ExternE (External Cost Of Energy) Projesi
Çevre politikaları ve sürdürülebi­lirlik stratejilerini geliştirme konu­sunda uluslararası topluluk içinde öncü konumda olan AB’nin 1991’de Avrupa Araştırma Ağı içinde baş­lattığı ExternE Projesi, 20 ülkede, 50 araştırma ekibiyle hazırlanmış­tır. Enerji üretimi ve çevriminin fi­ziki, çevresel ve toplumsal etkileri hayli karmaşıktır; tahmin ve hesap­lama güçlükleri olduğu gibi farklı düşüncelerin çatıştığı bir alandır. Buna rağmen ExternE artık Bir­lik içinde yaygın olarak uygula­nan bir yöntem haline gelmiştir. Proje, hem üretim hem de tüketim­den kaynaklanan dışsal maliyetleri değerlendirir. Bu yöntemde öncelik­le verilen hasarın maliyetleri hesap­lanır.
Bu, insan sağlığı, tarımsal ürün ve malzeme gibi ana kategoriler üze­rinden ve refah kaybı veya ödeme is­tekliliği dikkate alınarak yapılır. Kü­resel ısınmaya ve ekosistemlere olan etkiler gibi hasar maliyetinin geniş bir menzilde ve yüksek belirsizlikle hesaplandığı durumlarda, istenen amaca ulaşmak için marjinal ve top­lam kaçınma maliyetleri kullanılır. Projede bugüne kadar daha çok yakıt döngülerinin ve ulaşımın so­nuçlarına ağırlık veren çalışmala­rın kapsamı endüstriyel faaliyetleri de içine alacak şekilde genişletildi. Proje, bir mülkiyet hakkı ve pazar değeri olmayan dışsallıkların değer­lemesini yaparak, bunları düzeltici politikalara dahil etmeye çalışıyor. İçselleştirme yollarından en bili­nenlerinden biri çevre vergileri­dir. Bir diğeri temiz enerji tek­nolojilerini destekleme ve teşvik politikalarıdır.

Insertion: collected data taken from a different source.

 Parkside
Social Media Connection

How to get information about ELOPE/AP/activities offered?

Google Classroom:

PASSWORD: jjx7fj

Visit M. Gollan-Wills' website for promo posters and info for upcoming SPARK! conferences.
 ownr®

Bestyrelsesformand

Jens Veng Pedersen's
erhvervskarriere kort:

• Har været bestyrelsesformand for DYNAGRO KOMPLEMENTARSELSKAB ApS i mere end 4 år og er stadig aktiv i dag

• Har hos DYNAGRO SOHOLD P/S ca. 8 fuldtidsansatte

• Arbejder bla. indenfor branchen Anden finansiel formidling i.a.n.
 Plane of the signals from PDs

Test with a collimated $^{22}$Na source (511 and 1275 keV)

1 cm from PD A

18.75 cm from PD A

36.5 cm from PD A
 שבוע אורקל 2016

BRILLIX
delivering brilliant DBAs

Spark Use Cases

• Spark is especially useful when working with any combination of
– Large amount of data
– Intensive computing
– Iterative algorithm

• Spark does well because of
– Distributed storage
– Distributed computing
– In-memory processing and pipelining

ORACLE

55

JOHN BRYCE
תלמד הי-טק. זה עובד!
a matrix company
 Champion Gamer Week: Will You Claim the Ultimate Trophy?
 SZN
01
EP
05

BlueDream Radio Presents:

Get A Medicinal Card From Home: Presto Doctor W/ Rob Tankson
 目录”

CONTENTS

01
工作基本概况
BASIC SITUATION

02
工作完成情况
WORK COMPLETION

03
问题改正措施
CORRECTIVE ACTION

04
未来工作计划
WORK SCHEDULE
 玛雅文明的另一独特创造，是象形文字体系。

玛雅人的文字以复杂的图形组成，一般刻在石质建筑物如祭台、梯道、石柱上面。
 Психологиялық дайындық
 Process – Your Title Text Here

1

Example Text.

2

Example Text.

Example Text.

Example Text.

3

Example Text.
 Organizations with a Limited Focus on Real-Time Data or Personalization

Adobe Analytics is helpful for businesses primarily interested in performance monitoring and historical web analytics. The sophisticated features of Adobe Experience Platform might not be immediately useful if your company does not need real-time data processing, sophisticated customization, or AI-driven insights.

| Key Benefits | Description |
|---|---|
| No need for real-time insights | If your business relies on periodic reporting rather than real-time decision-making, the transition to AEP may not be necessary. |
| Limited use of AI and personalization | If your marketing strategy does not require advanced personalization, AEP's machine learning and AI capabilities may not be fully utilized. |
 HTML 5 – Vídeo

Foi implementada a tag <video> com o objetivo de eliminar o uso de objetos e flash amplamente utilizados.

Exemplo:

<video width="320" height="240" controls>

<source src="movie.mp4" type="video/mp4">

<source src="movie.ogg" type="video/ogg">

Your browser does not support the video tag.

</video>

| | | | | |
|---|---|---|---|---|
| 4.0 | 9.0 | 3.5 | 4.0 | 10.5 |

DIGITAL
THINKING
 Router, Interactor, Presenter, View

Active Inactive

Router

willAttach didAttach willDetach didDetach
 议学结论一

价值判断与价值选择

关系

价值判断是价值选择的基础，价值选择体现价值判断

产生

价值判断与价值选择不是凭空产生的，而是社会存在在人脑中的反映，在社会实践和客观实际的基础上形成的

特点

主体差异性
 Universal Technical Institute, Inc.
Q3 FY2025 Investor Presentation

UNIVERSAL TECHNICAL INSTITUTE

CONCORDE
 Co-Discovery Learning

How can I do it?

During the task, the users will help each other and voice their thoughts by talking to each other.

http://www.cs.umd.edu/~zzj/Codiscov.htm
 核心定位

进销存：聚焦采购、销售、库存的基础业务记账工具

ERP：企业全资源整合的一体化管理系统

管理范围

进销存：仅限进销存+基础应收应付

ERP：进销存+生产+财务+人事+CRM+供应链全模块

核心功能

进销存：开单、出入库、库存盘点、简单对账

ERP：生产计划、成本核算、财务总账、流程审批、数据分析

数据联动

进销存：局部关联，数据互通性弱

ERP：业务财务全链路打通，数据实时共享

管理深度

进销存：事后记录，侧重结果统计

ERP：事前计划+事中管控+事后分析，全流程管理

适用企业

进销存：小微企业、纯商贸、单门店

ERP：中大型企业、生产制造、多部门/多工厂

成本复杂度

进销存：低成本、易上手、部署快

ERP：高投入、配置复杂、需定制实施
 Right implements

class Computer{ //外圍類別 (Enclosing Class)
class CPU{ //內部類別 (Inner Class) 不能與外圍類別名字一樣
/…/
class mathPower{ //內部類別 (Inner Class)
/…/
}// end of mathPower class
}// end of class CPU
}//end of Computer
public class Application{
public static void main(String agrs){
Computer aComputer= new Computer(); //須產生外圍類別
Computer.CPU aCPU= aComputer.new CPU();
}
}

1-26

AB politikaları, üye devletlerin, yeni yapılacak yenilene­bilir enerji tesislerine, engellenecek dışsal maliyet tutarı kadar işlet­me hibesi vermelerini öngörüyor. ExternE yönteminin yanı sıra, Yeşil Muhasebe Sistemi, Hayat-Döngüsü Analizi, Teknoloji Karşılaştırması, Fayda-Maliyet Analizi gibi değer­lendirme yöntemleri, dışsal mali­yetlerin sayısal sonuçlarını ortaya çıkarmak ve içselleştirmek için pek çok ülkede kullanılmaya başlandı. İçinde yaşadığımız zamanın tekinsiz ve tehlikeli seyrine, yönetimlerin ve çoğunluğun gerçeklik karşısındaki aymazlığına rağmen sürdürülebilir­lik anlayışının başta ekonomi olmak üzere tüm sistemlerle bütünleşti­ği bir dünyaya doğru evrildiğimizi ümit ediyor; bu süreçte üzerinde çok duracağımız müşterekler ve dış­sallıklar konularını daha ayrıntılı ele almaya devam etmemiz gerektiğini düşünüyorum.